Au cours d’une rencontre avec quelques patrons de presse, le ministre des Finances Doudou Fwamba a annoncé la semaine dernière que le gouvernement Suminwa a réalisé un excédent cumulé de trésorerie de plus de 400 millions de dollars américains à fin juillet. Selon lui, ce serait la conséquence de l’orthodoxie de la gestion des dépenses publiques imposée depuis l’investiture de cette équipe gouvernementale. «Grâce à la batterie des mesures conjoncturelles en vigueur, nous avons réalisé à fin juillet, un excédent de trésorerie de plus de mille milliards de francs congolais, soit plus de 400 millions de dollars américains», s’est vanté M. Fwamba. Pourtant, à l’analyse, il s’agit de simples rodomontades, car le tableau budgétaire du pays n’a jamais autant viré au rouge.

Tout d’abord, le plan de trésorerie – différent du budget qui, lui, est une loi, la loi de finances, qui représente toute l’ambition de l’action du gouvernement – n’est qu’un outil de gestion et de pilotage de l’exécution du budget au regard des fluctuations de la conjoncture et des contraintes trouvées sur le terrain.
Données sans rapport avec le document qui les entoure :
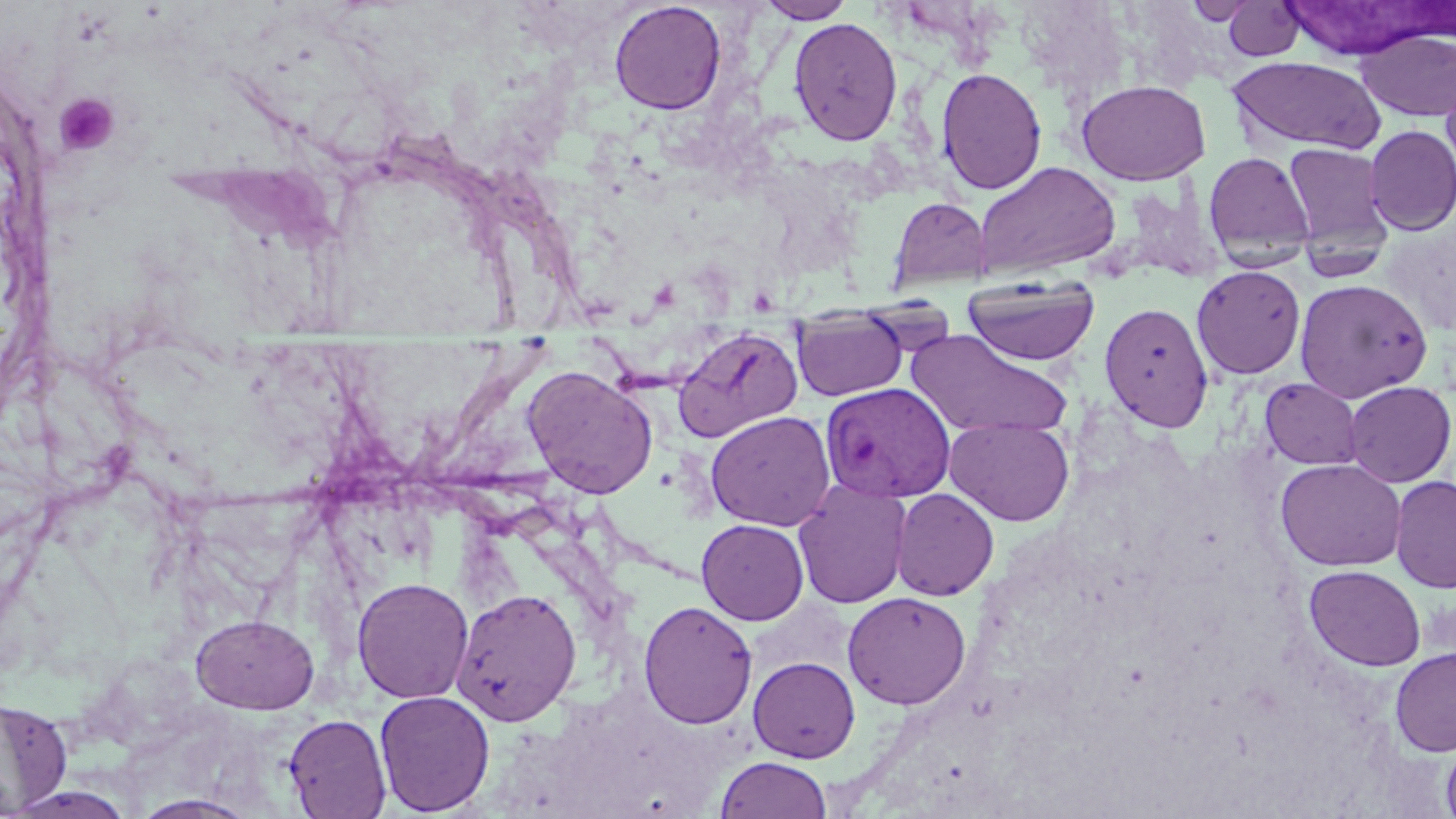 Approximate bounding boxes as named x1/y1/x2/y2 corners in pixels. Plasmodium vivax-infected red blood cell locations: (x1=820, y1=381, x2=955, y2=502). Uninfected red blood cell locations: (x1=609, y1=1, x2=727, y2=115), (x1=756, y1=1, x2=856, y2=23), (x1=1182, y1=1, x2=1262, y2=25), (x1=1223, y1=1, x2=1305, y2=61), (x1=1285, y1=2, x2=1438, y2=59), (x1=788, y1=17, x2=903, y2=146), (x1=1355, y1=29, x2=1456, y2=121), (x1=1227, y1=56, x2=1385, y2=155), (x1=1440, y1=63, x2=1456, y2=185), (x1=936, y1=67, x2=1046, y2=195), (x1=1076, y1=79, x2=1211, y2=185), (x1=1364, y1=126, x2=1456, y2=235), (x1=1283, y1=142, x2=1395, y2=257), (x1=1203, y1=151, x2=1315, y2=265), (x1=973, y1=161, x2=1122, y2=279), (x1=889, y1=197, x2=992, y2=290), (x1=1192, y1=265, x2=1306, y2=379), (x1=963, y1=276, x2=1100, y2=366), (x1=1295, y1=278, x2=1433, y2=403), (x1=1099, y1=301, x2=1214, y2=432), (x1=791, y1=310, x2=908, y2=401), (x1=671, y1=326, x2=802, y2=443), (x1=904, y1=329, x2=1071, y2=441), (x1=522, y1=364, x2=658, y2=498), (x1=1260, y1=378, x2=1362, y2=470), (x1=1343, y1=381, x2=1455, y2=487), (x1=705, y1=410, x2=836, y2=531), (x1=944, y1=417, x2=1075, y2=527), (x1=1274, y1=458, x2=1406, y2=571), (x1=1390, y1=475, x2=1456, y2=594), (x1=793, y1=479, x2=911, y2=609), (x1=892, y1=488, x2=999, y2=600), (x1=697, y1=519, x2=809, y2=625), (x1=1304, y1=565, x2=1425, y2=671), (x1=352, y1=576, x2=474, y2=704), (x1=451, y1=588, x2=582, y2=726), (x1=842, y1=591, x2=971, y2=709), (x1=638, y1=600, x2=758, y2=729), (x1=191, y1=614, x2=319, y2=713), (x1=1390, y1=646, x2=1456, y2=757), (x1=748, y1=656, x2=860, y2=763), (x1=374, y1=690, x2=495, y2=816), (x1=0, y1=698, x2=73, y2=815), (x1=284, y1=714, x2=391, y2=818), (x1=1440, y1=735, x2=1456, y2=819), (x1=714, y1=756, x2=832, y2=817), (x1=130, y1=793, x2=260, y2=818). Platelet locations: (x1=53, y1=92, x2=121, y2=156). Slide-level diagnosis: Plasmodium vivax. Thin blood smear. Optical microscopy. Single field of view. Image is 1456×819 pixels. 1000x magnification. May-Grünwald-Giemsa-stained preparation.Name the blood parasite species.
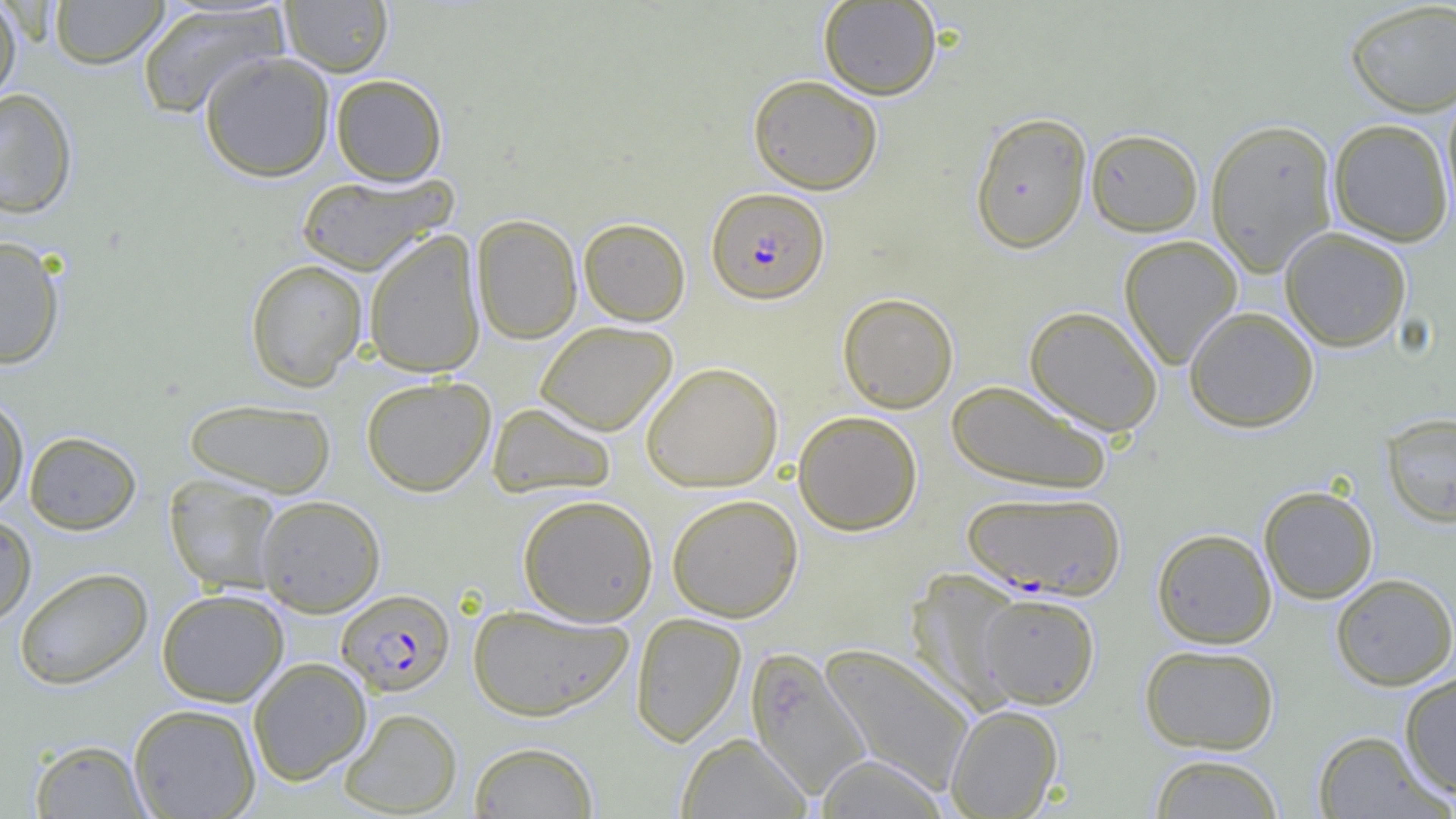
Plasmodium falciparum.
Basé sur des prévisions réalistes de mobilisation des recettes, il est ajustable, variant périodiquement en fonction des données en présence. Il est élaboré concomitamment avec le plan d’engagement budgétaire.  

De telle sorte que faire cas de quelques pauvres centaines de millions de dollars d’excédents de trésorerie apparaît proprement ridicule. Surtout qu’il en a souvent été ainsi dans ce pays où le budget est parfois, voire souvent, adopté avec un excès de sentimentalisme qui l’éloigne de réalités économiques. Ainsi, début 2018, le gouvernement Bruno Tshibala avait réalisé, entre le 1er janvier et mi-mars un excédent de trésorerie de 275,23 milliards de francs, soit 172 millions de dollars américains, ce qui n’était pas chose aisée pour un exécutif qui préparait des élections en fin d’année chiffrées à un milliard de USD.

Très loin du compte

Même le gouvernement Badibanga, qui avait hérité d’un déficit de 500 milliards de francs, avait réussi à équilibrer les comptes du Trésor en à peine un mois, en s’imposant une cure d’austérité de 100 milliards de FC, affichant un excédent de trésorerie de 44 milliards de francs à fin-janvier 2017 et s’attirant, du coup, les félicitations d’Adolphe Muzito à l’époque.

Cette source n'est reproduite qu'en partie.